17. December 2018 - 15:45
Foto: Eesti Kunstimuuseum
Foto: Eesti Kunstimuuseum

The government and the Estonian Evangelical Lutheran Church (EELC) reached an agreement whereby the St Nicholas’ Church building will remain a branch of the Art Museum of Estonia and concert hall. St Nicholas’ Church is one of the few European museum in which church art is exhibited in a reconstructed historical house of worship.

According to the decision of the government, €6.8 million will be appropriated to the EELC from the 2018 state budget. And in turn, the EELC will withdraw its demand for the return of St Nicholas’ Church and the non-fixed assets that belonged to its congregation. The agreement means that the long-term dispute related to the ownership of the building has been resolved, and the research and exhibition of the objects of cultural value will continue in the church building, in which the state has created the most suitable conditions.

‘The long dispute about the ownership relationships has undoubtedly caused great uncertainty for the Art Museum of Estonia.

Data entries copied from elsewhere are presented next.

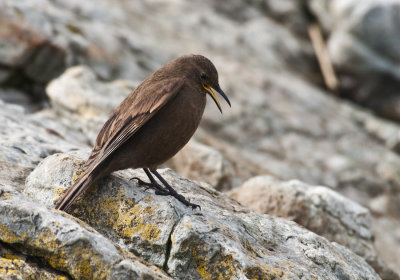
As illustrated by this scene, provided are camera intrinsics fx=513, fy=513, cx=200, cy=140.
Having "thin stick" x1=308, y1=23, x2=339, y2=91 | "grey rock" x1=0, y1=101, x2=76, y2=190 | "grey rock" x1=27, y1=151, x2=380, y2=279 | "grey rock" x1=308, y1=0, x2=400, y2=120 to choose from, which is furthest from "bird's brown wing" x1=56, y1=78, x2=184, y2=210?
"thin stick" x1=308, y1=23, x2=339, y2=91

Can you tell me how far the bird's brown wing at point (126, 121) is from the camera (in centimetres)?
480

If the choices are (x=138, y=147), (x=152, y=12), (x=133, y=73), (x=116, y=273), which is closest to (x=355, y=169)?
(x=133, y=73)

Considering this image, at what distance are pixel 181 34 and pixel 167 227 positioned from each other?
1061cm

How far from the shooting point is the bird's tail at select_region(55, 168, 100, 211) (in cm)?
463

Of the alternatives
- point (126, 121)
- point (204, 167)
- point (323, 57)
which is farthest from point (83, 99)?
point (323, 57)

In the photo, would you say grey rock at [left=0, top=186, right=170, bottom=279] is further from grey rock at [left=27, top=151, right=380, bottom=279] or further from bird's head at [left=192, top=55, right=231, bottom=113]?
bird's head at [left=192, top=55, right=231, bottom=113]

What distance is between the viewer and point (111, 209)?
4754 millimetres

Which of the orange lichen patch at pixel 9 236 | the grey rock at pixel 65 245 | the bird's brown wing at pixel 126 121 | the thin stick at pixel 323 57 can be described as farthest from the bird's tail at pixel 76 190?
the thin stick at pixel 323 57

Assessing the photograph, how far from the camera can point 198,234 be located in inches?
177

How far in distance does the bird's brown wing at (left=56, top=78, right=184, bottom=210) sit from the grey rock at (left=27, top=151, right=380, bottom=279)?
0.19 metres

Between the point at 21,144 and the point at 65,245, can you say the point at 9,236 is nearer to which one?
the point at 65,245

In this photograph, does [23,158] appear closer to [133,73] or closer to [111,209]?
[111,209]

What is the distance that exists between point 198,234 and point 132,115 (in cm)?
151

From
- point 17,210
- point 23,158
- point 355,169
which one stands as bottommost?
point 355,169
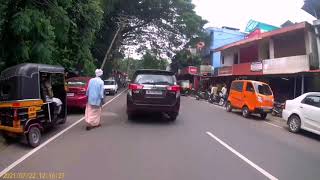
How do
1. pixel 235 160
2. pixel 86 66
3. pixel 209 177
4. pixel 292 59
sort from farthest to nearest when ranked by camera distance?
pixel 86 66 → pixel 292 59 → pixel 235 160 → pixel 209 177

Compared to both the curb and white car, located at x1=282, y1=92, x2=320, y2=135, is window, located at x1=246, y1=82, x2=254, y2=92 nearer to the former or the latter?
white car, located at x1=282, y1=92, x2=320, y2=135

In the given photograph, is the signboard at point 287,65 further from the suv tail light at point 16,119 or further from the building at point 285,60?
the suv tail light at point 16,119

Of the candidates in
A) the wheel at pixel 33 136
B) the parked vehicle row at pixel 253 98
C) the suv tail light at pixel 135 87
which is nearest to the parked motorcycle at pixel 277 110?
the parked vehicle row at pixel 253 98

Now it is clear that the building will remain a branch of the art museum, which is the best solution for the exposition of the priceless art treasures located in St Nicholas’ Church. This resolution will definitely please all the friends of culture in Estonia and abroad, because St Nicholas Church is not only a beloved exhibition space, but also one of the most valued concert halls due to its acoustics and atmosphere,’ said Minister of Culture Indrek Saar

St Nicholas Church is one of the few European museums where church art is exhibited in a reconstructed historical house of worship. The Art Museum of Estonia’s collection of church art of the Medieval and Early Modern Periods, which is the most valuable and internationally important art collection in Estonia, is located in the church. The collection includes the Art Museum of Estonia’s most valuable examples of church art, such as the Hermen Rode Altarpiece, Bernt Notke’s Dance of Death and the St Anthony, or Passion, Altar.

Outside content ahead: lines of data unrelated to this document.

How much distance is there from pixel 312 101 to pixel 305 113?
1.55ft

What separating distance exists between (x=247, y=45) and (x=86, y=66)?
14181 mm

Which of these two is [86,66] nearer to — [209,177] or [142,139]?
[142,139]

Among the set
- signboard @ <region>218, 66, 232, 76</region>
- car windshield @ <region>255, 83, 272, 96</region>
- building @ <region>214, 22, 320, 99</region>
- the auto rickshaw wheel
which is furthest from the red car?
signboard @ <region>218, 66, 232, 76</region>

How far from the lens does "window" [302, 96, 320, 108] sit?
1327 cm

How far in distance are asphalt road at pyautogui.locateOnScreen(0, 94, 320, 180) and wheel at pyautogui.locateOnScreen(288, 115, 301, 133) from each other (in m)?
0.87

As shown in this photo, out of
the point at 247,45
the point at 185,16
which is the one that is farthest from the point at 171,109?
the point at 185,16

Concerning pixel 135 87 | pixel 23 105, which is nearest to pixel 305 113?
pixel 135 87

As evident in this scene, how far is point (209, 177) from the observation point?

‘After a long period of uncertainty during which the museum has done its best, a much greater feeling of certitude has been established for continuing our activities. We will be able to better care for and exhibit the church art. Our goal is to maintain St Nicholas as the centre of Estonian sacral art. To achieve this, the Art Museum definitely wishes to continue its cooperation with the church and we confirm that the priceless legacy is in good hands,’ added Sirje Helme, CEO of the Art Museum of Estonia Foundation.
The St Nicholas’ Church building itself is one of the best examples of sacral architecture in Estonia. The church was probably built in the mid-13th century. It was renovated in the 14th century and thoroughly rebuilt in the 15th century. The church became Tallinn’s most beautiful sanctuary, and today, both the St Nicholas’ Church itself and the exhibition of church art located therein are the pride of the Estonian nation.